## Import lib

In [2]:
import os
from dotenv import load_dotenv
from langchain_huggingface import HuggingFaceEndpoint
from langchain import PromptTemplate, LLMChain
from transformers import pipeline
import tensorflow as tf
from transformers import AutoTokenizer

load_dotenv()

hf_api = os.getenv("HF_API_KEY")

Found Intel OpenMP ('libiomp') and LLVM OpenMP ('libomp') loaded at
the same time. Both libraries are known to be incompatible and this
can cause random crashes or deadlocks on Linux when loaded in the
same Python program.
Using threadpoolctl may cause crashes or deadlocks. For more
information and possible workarounds, please see
    https://github.com/joblib/threadpoolctl/blob/master/multiple_openmp.md



## HF Endpoint API

In [5]:
llm = HuggingFaceEndpoint(
    repo_id="meta-llama/Meta-Llama-3-8B-Instruct",
    task="text-generation",
    max_new_tokens=50,
    do_sample=False,
    huggingfacehub_api_token=hf_api
)

llm.invoke("is victoria a lovely name ?")

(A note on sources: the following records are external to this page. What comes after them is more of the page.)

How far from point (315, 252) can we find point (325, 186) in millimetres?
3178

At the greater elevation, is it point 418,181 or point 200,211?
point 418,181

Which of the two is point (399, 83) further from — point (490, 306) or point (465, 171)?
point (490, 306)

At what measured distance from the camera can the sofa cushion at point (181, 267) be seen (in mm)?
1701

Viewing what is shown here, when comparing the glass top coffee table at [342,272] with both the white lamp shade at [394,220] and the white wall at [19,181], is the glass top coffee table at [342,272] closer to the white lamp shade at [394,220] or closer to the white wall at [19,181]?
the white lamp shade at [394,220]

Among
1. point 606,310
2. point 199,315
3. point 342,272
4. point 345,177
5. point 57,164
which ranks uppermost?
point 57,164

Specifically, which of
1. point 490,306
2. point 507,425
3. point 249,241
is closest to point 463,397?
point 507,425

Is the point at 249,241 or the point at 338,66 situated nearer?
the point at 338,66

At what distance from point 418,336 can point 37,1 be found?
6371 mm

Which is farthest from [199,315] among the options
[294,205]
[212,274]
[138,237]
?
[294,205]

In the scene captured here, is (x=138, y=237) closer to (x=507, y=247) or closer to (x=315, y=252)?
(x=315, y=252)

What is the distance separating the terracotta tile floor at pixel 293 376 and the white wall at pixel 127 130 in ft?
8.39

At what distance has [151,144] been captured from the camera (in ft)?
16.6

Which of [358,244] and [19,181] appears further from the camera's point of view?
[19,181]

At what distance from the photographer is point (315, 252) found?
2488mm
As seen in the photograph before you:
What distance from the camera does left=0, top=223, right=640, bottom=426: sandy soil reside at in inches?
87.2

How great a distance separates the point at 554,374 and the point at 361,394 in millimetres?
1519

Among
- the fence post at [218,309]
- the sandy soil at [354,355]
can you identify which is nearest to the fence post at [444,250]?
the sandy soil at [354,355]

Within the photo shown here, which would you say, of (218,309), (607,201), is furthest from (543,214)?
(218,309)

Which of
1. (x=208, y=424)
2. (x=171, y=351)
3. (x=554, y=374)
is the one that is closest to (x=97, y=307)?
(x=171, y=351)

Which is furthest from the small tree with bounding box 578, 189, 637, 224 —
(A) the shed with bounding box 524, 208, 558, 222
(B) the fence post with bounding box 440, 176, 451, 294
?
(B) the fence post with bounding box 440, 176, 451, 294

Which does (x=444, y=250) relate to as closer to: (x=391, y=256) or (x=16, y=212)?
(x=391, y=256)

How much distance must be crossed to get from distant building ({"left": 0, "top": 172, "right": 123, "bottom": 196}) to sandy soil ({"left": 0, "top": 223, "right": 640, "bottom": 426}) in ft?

  from .autonotebook import tqdm as notebook_tqdm


The token has not been saved to the git credentials helper. Pass `add_to_git_credential=True` in this function directly or `--add-to-git-credential` if using via `huggingface-cli` if you want to set the git credential as well.
Token is valid (permission: read).
Your token has been saved to /Users/marinneyret/.cache/huggingface/token
Login successful


'?\nRe: is victoria a lovely name??\nI think Victoria is a beautiful and elegant name. It has a regal and sophisticated feel to it, which is fitting given the history of the name (Victoria being the name of the British monarch'

## Langchain PromptTemplate

In [15]:
question = "is victoria a lovely name ?"

template = """
Question: {question}
Answer: answer in french
"""
prompt = PromptTemplate(template=template, input_variables=question)


In [16]:
llm_chain = LLMChain(llm=llm, prompt=prompt)
llm_chain.invoke(question)

{'question': 'is victoria a lovely name ?',
 'text': 'Réponse: Oui, Victoria est un très beau prénom! Il est très populaire et a été porté par plusieurs femmes célèbres, notamment la reine Victoria du Royaume-Uni. Il a également un certain char'}

## HF Pipelines

In [31]:
classifier_pipe = pipeline("zero-shot-classification")
classifier_pipe(
    "This is a course about the Transformers library",
    candidate_labels=["tech", "business"],
)
classifier_pipe

No model was supplied, defaulted to facebook/bart-large-mnli and revision c626438 (https://huggingface.co/facebook/bart-large-mnli).
Using a pipeline without specifying a model name and revision in production is not recommended.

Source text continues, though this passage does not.